TAMPA -- Before Chapin Avenue existed, before Tampa was a city, even before the area was made a military outpost in 1823, the live oak tree at what is now 3012 W Chapin Ave. grew.

By the time Teddy Roosevelt's Rough Riders camped in the area at the turn of the century, the grand oak tree shaded the troops. David Gaskins remembers playing under the tree 40 years ago when he was 8 years old, and digging up a rusty revolver and other things the troops left behind.

That was another time.

Today, the lot belongs to Gary and Molly Smith, who paid $189,200 for it two years ago. Their architect, Ron Martinez, has already designed an $800,000 home for the property with more than 5,000 square feet of living space. To fit, the tree, with a circumference of almost 20 feet and a canopy that stretches over 100 feet, has to go.

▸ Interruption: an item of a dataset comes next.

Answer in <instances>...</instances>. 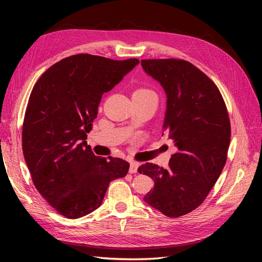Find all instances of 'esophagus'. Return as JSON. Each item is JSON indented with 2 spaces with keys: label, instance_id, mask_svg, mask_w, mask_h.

Tuesday night, the city's Variance Review Board sent the Smiths, their architect and their attorneys back to the planning table. The tree, protected by a city ordinance that qualifies trees of a certain height and girth as "grand trees," must not be removed, the board said.

Years ago before they bought the lot, the Smiths checked with the city to make sure they would be able to remove the tree. They were assured by the city's residential development coordinator, David Jennings, that the tree could go since it appeared diseased anyway.

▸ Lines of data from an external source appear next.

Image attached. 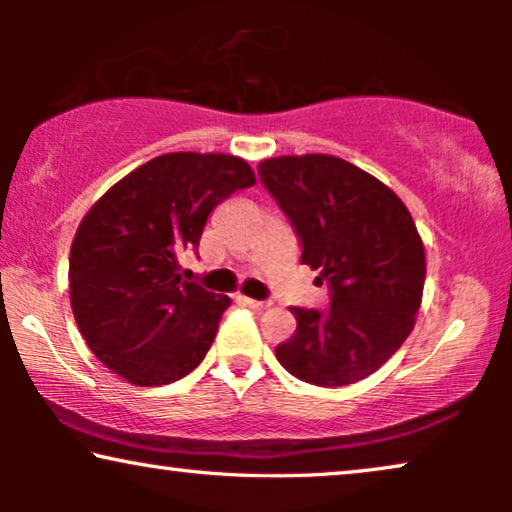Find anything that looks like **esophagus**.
<instances>
[{"label": "esophagus", "instance_id": "obj_1", "mask_svg": "<svg viewBox=\"0 0 512 512\" xmlns=\"http://www.w3.org/2000/svg\"><path fill=\"white\" fill-rule=\"evenodd\" d=\"M237 300H240L242 305L251 307V310H265V307H270L268 300H254V298H247V296H237Z\"/></svg>", "mask_w": 512, "mask_h": 512}]
</instances>
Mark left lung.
Listing matches in <instances>:
<instances>
[{
  "mask_svg": "<svg viewBox=\"0 0 512 512\" xmlns=\"http://www.w3.org/2000/svg\"><path fill=\"white\" fill-rule=\"evenodd\" d=\"M258 177L298 237L300 263L328 284L326 310L291 307L298 326L277 359L298 380L345 387L387 363L415 326L426 261L398 195L347 160H263Z\"/></svg>",
  "mask_w": 512,
  "mask_h": 512,
  "instance_id": "left-lung-1",
  "label": "left lung"
}]
</instances>
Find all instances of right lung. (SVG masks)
Segmentation results:
<instances>
[{
	"mask_svg": "<svg viewBox=\"0 0 512 512\" xmlns=\"http://www.w3.org/2000/svg\"><path fill=\"white\" fill-rule=\"evenodd\" d=\"M256 177L242 158L165 153L111 186L83 216L69 254L74 319L93 354L139 387L177 382L212 347L230 298L186 282L216 205Z\"/></svg>",
	"mask_w": 512,
	"mask_h": 512,
	"instance_id": "right-lung-1",
	"label": "right lung"
}]
</instances>
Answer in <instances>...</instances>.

After neighbors complained in January, city forester Steve Graham inspected the tree and declared it healthy. The city told the Smiths they would have to ask for a variance in the law.

Tuesday night, the Smith's attorneys, from Holland and Knight, and their paid arborist, Jerry Upcavage, tried to convince the board that the tree is diseased and should be removed.

"The size of the tree and the weight of the tree pose a danger to a house located anywhere on the property if branches or the entire tree falls," said attorney Jim Shimberg. "We have a lot of people here tonight, all legitimately concerned about the tree. We're not here tonight saying the tree is dead, we're not saying it has less than five years to live. What we're saying is the specific circumstances of this case warrant the removal of this tree."

The city ordinance allows trees that will die in five years to be cut down. However, Upcavage, the Smith's paid arborist, agreed that the tree may have as many 50 years of life left.

Jenna Venero, the Chapin Avenue resident who started the fight to save the tree, said the tree's potential is what convinced the board it must stay.

"The board felt they hadn't shown how the tree would be a hardship, especially after Steve Graham, the city forester, said it could live for more than 50 years," Venero said. "This is a grand oak. It's truly rare and unusual for a tree to ever get to that point. If the city's ordinance to protect these trees is not upheld, it's no good."

The Smiths will have a chance to appeal the board's decision to the Tampa City Council, which has the final say.